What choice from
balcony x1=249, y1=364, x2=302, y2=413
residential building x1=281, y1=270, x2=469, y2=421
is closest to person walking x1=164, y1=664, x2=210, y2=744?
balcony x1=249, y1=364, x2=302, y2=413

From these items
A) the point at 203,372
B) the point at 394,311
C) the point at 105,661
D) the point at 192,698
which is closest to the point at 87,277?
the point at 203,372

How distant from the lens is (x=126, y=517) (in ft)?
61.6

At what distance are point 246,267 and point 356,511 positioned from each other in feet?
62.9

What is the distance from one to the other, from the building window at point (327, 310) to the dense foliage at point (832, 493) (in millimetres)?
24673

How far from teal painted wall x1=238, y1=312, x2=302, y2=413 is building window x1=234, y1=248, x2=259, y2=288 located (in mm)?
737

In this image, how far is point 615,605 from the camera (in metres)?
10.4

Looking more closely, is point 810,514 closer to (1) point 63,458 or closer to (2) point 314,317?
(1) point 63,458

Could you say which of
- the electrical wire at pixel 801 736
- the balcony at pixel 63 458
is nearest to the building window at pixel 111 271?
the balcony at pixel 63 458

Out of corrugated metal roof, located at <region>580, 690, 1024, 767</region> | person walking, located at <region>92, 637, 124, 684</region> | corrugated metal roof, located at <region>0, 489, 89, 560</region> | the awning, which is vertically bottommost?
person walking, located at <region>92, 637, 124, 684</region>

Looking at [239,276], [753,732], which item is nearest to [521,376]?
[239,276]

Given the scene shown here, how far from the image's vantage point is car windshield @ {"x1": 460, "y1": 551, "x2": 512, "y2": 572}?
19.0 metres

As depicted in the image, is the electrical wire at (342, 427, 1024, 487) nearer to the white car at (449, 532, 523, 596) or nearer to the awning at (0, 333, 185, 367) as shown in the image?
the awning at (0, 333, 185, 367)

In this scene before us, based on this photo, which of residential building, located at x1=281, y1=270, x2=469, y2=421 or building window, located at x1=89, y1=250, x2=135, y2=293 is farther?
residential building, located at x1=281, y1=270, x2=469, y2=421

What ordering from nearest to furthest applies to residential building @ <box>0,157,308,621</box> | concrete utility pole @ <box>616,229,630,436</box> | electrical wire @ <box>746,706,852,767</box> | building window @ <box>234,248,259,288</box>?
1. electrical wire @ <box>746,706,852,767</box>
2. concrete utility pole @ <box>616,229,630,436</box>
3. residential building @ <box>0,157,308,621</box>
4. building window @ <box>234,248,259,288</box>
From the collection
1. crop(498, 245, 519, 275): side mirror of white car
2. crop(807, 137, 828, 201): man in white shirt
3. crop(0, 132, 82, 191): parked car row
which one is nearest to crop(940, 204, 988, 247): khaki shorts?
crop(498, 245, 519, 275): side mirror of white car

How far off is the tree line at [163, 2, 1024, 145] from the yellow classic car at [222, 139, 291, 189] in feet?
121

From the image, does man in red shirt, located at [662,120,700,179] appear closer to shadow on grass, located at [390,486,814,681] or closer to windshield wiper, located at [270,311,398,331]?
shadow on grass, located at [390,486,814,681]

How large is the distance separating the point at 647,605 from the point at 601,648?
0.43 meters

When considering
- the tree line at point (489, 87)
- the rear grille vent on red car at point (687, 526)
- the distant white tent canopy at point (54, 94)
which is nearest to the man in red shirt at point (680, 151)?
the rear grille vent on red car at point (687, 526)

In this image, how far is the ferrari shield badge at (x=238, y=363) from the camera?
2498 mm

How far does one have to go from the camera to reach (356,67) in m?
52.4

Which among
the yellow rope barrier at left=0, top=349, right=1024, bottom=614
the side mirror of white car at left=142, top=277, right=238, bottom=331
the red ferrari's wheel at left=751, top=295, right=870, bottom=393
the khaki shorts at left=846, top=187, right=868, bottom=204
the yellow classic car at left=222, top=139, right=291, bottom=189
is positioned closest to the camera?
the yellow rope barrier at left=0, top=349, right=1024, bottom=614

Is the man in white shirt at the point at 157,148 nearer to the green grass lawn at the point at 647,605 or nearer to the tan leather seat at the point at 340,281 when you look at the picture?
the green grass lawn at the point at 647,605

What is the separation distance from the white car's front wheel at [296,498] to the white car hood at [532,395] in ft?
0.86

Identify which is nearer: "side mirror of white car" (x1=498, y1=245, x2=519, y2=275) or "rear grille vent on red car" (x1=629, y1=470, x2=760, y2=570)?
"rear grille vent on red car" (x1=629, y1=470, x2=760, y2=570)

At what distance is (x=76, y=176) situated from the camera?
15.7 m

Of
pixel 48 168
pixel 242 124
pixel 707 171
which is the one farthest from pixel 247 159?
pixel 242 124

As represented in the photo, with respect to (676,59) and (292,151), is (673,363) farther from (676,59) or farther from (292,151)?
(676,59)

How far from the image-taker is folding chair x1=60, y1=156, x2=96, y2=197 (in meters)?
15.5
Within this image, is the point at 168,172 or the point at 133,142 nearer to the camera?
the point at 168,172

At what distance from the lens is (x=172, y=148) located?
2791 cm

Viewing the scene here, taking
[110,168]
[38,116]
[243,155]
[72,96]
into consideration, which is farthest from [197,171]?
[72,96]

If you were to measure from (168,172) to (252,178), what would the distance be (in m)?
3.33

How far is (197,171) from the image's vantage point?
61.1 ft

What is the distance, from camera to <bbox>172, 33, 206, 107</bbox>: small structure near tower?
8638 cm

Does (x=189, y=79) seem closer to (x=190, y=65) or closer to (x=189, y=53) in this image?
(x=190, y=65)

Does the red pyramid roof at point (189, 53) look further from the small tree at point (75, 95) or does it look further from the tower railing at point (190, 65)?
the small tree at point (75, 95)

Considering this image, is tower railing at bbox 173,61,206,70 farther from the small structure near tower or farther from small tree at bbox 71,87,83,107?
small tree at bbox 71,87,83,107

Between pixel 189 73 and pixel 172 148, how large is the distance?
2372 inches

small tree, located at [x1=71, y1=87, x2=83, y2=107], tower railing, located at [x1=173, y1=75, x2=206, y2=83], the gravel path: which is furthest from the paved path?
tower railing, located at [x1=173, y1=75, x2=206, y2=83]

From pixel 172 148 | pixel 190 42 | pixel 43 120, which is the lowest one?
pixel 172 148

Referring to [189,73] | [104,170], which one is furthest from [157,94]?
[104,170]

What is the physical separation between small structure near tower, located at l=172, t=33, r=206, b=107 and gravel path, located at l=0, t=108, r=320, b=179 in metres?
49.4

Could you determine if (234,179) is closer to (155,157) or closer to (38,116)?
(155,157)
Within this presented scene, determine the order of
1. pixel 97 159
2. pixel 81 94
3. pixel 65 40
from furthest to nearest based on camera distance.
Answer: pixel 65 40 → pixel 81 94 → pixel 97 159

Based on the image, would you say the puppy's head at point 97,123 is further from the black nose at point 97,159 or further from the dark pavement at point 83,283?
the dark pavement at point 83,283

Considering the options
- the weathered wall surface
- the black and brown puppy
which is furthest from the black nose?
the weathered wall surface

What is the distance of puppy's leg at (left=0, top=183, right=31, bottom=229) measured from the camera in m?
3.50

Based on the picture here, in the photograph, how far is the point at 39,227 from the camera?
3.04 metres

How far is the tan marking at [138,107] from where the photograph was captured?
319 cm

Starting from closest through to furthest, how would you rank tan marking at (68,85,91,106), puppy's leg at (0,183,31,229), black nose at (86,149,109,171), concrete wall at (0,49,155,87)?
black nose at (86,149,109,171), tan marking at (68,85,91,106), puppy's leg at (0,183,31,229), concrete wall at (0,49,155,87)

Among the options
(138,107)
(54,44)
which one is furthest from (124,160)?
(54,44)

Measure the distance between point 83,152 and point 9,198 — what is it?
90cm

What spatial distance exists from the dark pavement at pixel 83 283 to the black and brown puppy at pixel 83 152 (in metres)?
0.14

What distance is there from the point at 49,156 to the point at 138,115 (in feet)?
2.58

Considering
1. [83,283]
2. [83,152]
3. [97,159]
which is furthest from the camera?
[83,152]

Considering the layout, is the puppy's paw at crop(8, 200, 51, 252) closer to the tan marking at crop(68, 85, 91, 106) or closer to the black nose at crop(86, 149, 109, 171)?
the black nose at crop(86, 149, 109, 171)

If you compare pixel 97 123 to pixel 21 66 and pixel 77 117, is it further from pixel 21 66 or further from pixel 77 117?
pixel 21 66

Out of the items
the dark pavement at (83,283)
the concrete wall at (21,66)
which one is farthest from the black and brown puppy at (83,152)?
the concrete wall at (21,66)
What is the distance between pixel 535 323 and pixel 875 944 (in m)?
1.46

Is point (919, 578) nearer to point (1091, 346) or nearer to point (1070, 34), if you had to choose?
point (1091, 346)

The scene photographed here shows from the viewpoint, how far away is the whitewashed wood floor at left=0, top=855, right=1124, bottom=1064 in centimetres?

======

■ What this task involves:
Write the lines out verbatim, from the one with "Among the options" through the last line of the entries, and stop there.

■ Answer to the exercise:
Among the options
(138,107)
(54,44)
which one is furthest from (124,160)?
(54,44)

Measure the distance between point 83,152 and point 9,198 — what is it?
90cm

What spatial distance exists from the dark pavement at pixel 83 283 to the black and brown puppy at pixel 83 152 (in metres)?
0.14

What distance is there from the point at 49,156 to the point at 138,115 (in feet)?
2.58

Considering
1. [83,283]
2. [83,152]
3. [97,159]
which is furthest from the camera?
[83,152]

Considering the layout, is the puppy's paw at crop(8, 200, 51, 252) closer to the tan marking at crop(68, 85, 91, 106) or closer to the black nose at crop(86, 149, 109, 171)?
the black nose at crop(86, 149, 109, 171)

If you compare pixel 97 123 to pixel 21 66 and pixel 77 117, is it further from pixel 21 66 or further from pixel 77 117?
pixel 21 66

Out of the items
the dark pavement at (83,283)
the concrete wall at (21,66)
which one is farthest from the black and brown puppy at (83,152)?
the concrete wall at (21,66)
What is the distance between pixel 535 323 and pixel 875 944 (in m)?
1.46

Is point (919, 578) nearer to point (1091, 346) or nearer to point (1070, 34), if you had to choose?
point (1091, 346)

The scene photographed here shows from the viewpoint, how far away is the whitewashed wood floor at left=0, top=855, right=1124, bottom=1064 in centimetres?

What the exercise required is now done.